Pourquoi avez-vous choisi Emilie Dequenne pour jouer celle par laquelle le scandale arrive?

Je voulais une actrice qui puisse projeter la joie de vivre. Je voulais enlever toute lourdeur pathologique au personnage. Je ne voulais pas qu’on puisse la soupçonner d’emblée de glisser sur la pente savonneuse de la dépression. Je la voulais au contraire lumineuse, solaire, rieuse. Je voulais aussi en faire une figure populaire. D’Emilie Dequenne, je gardais le souvenir de son travail chez les Dardenne, dans Rosetta que j’aime beaucoup. Je pressentais qu’elle pourrait tout à la fois incarner ces vertus populaires (loin de toute référence bourgeoise), cet aspect solaire, et en même temps conserver ce qu’il faut d’opacité, de dureté intérieure, d’énigme liée à des abîmes qu’elle ne peut ni expliquer ni communiquer. Emilie a tout ça à la fois, le côté positif, athlétique, charnel, et aussi le mystère intérieur.

La manière dont vous filmez le dialogue sur Internet de l’héroïne et de son futur petit ami est extraordinaire…

Je ne connaissais rien à cette manière de communiquer.

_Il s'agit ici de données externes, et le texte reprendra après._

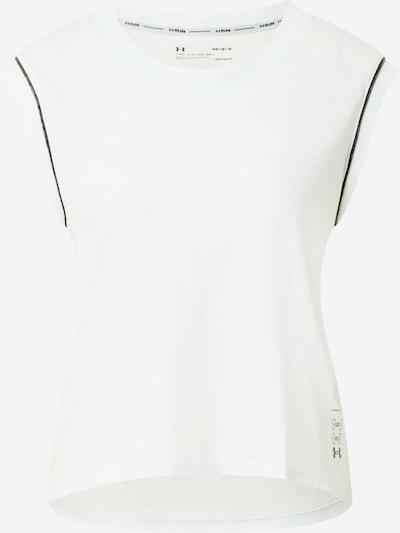 UNDER ARMOUR Sportshirt  'UA Run Anywhere SS' in weiß, Produktansicht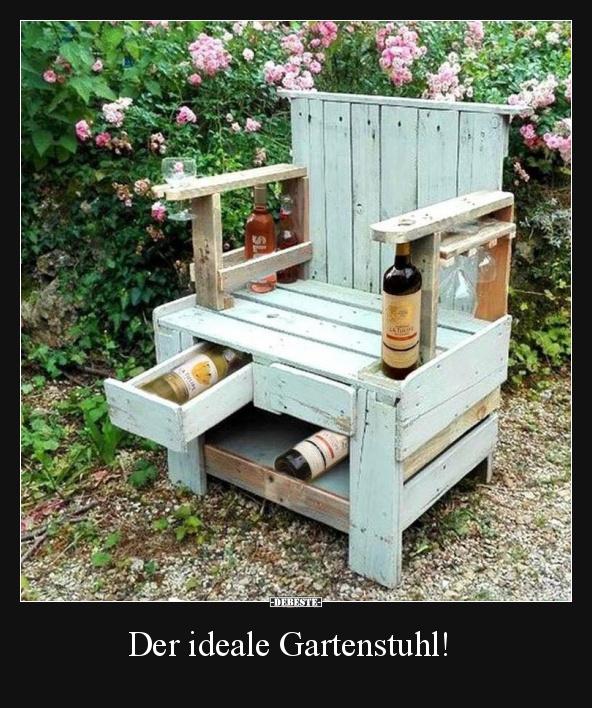 Oktoberfest Dirndl Schild Aus Blech Lustig Spruchschild Bier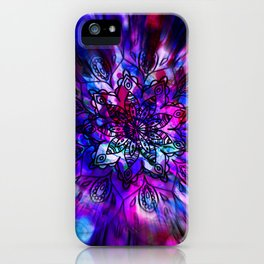 artistic mandala b iPhone Case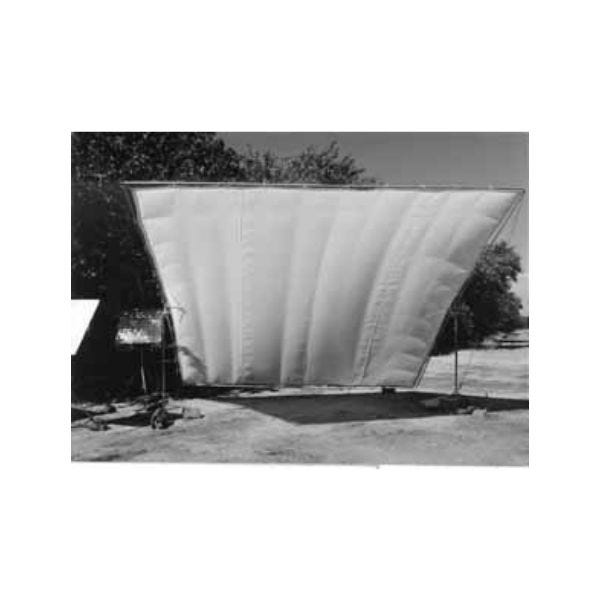 Matthews Studio Equipment 20 x 20' Butterfly/Overhead Fabric - Silver Grifflector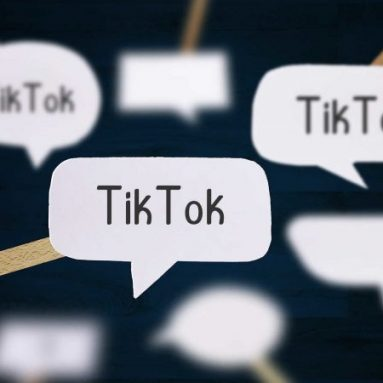 India bans TikTok, 58 other apps amid rising anti-China sentiment, border clashes · Global Voices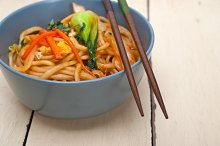 hand pulled ramen noodles and vegetables 011.jpg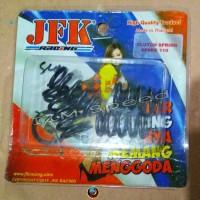 Per Kopling Racing JFK Jupiter / Vega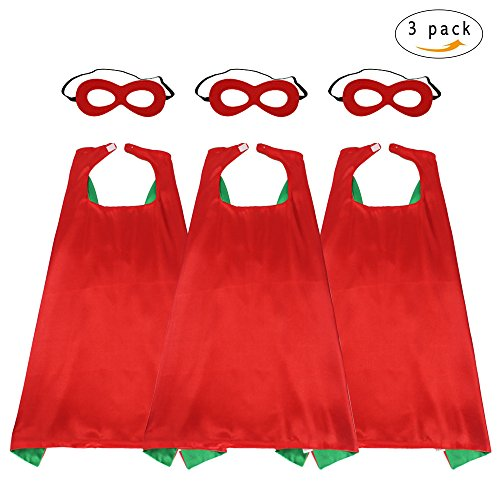 43'' Adults Super Hero Capes Masks Set Red Green Dual Color-Women Men's Dress Up Party Costumes,3 Pack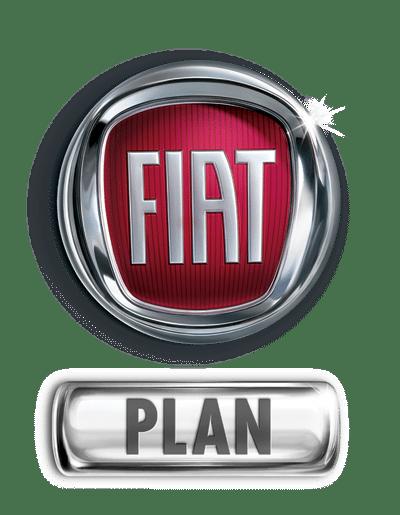fiat-plan-logo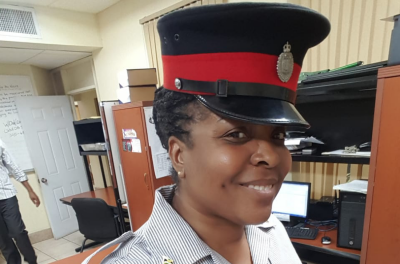 Photograph of Jamaica Constabulary Force (JCF) Sergeant Janet Williams-Richards at work at Grants Pen Police Station in St Andrew.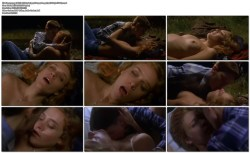 Chloë Sevigny nude topless and sex and Hilary Swank nude bush and nipple - Boys Don't Cry (1999) hd1080p (19)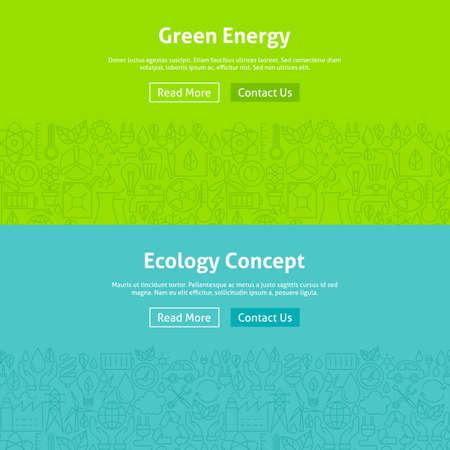 Ökologie Green Energy Line Art Web-Banner-Set. Illustration für Website-Banner und Landingpage. Eco Power und Umwelt Modernes Design. Vektorgrafik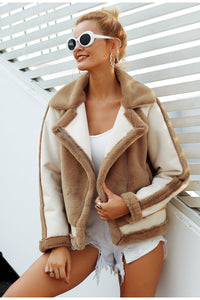 Elegant faux fur coat 2019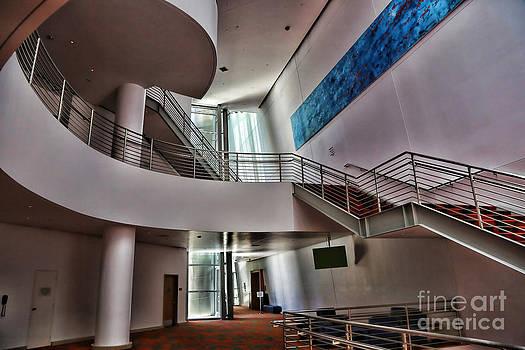 Chuck Kuhn - Interior III Frank Gehry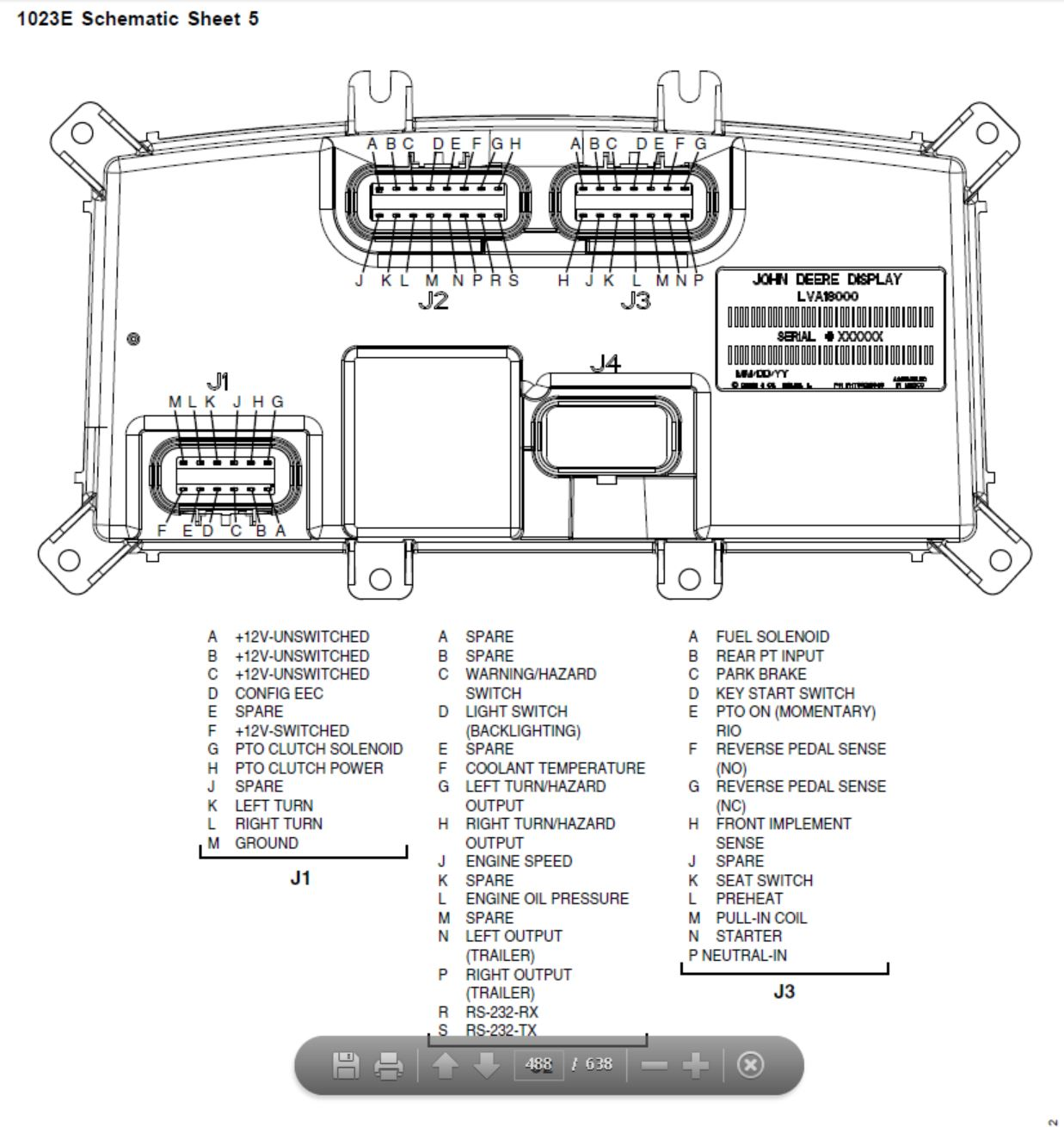 Wiring Manual PDF: 1023e John Deere Fuse Box Location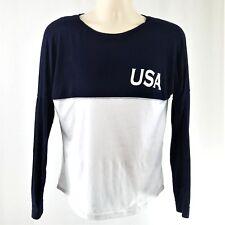 Est 1776 USA Women's Size Medium Light Summer Knit Jersey Patriotic T shirt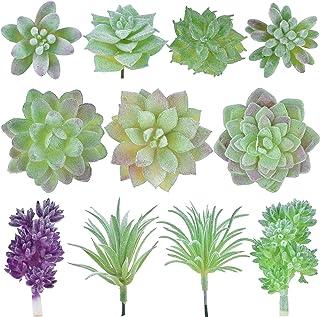 جيبور 11 قطعة من النباتات النضرة الصناعية غير أماكن متنوعة فو نضرة وهمية عصارية لإعداد الزهور لتزيين المنزل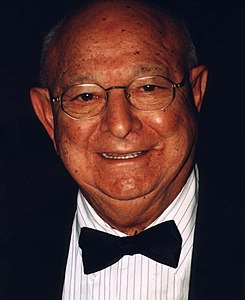 Best quotes by Angelo Dundee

Je me suis senti très libre, instinctivement, de la filmer avec une grande intimité, une grande sensualité, un aspect organique à rebours peut-être de ce que d’aucuns pensent sur cette manière de communiquer. J’ai abordé la chose comme un explorateur, sans point de vue critique, en me positionnant résolument du côté de ces jeunes et de leur mode de vie, sans poser le moindre jugement moral. Je n’en pose pas non plus sur le mensonge de la fille, d’ailleurs. Il n’était pas question pour moi de l’accabler…

Comme dans Les Témoins, vous abordez une grande peur collective…

Ces deux films ne sont pas très éloignés du cinéma fantastique. Le sida dans un cas, le mensonge effrayant dans l’autre, relèvent au départ de l’inacceptable, du terrifiant. Miroirs de nos peurs collectives, ces deux films sont au fond des films de hantise, des films fantastiques sous une apparence réaliste.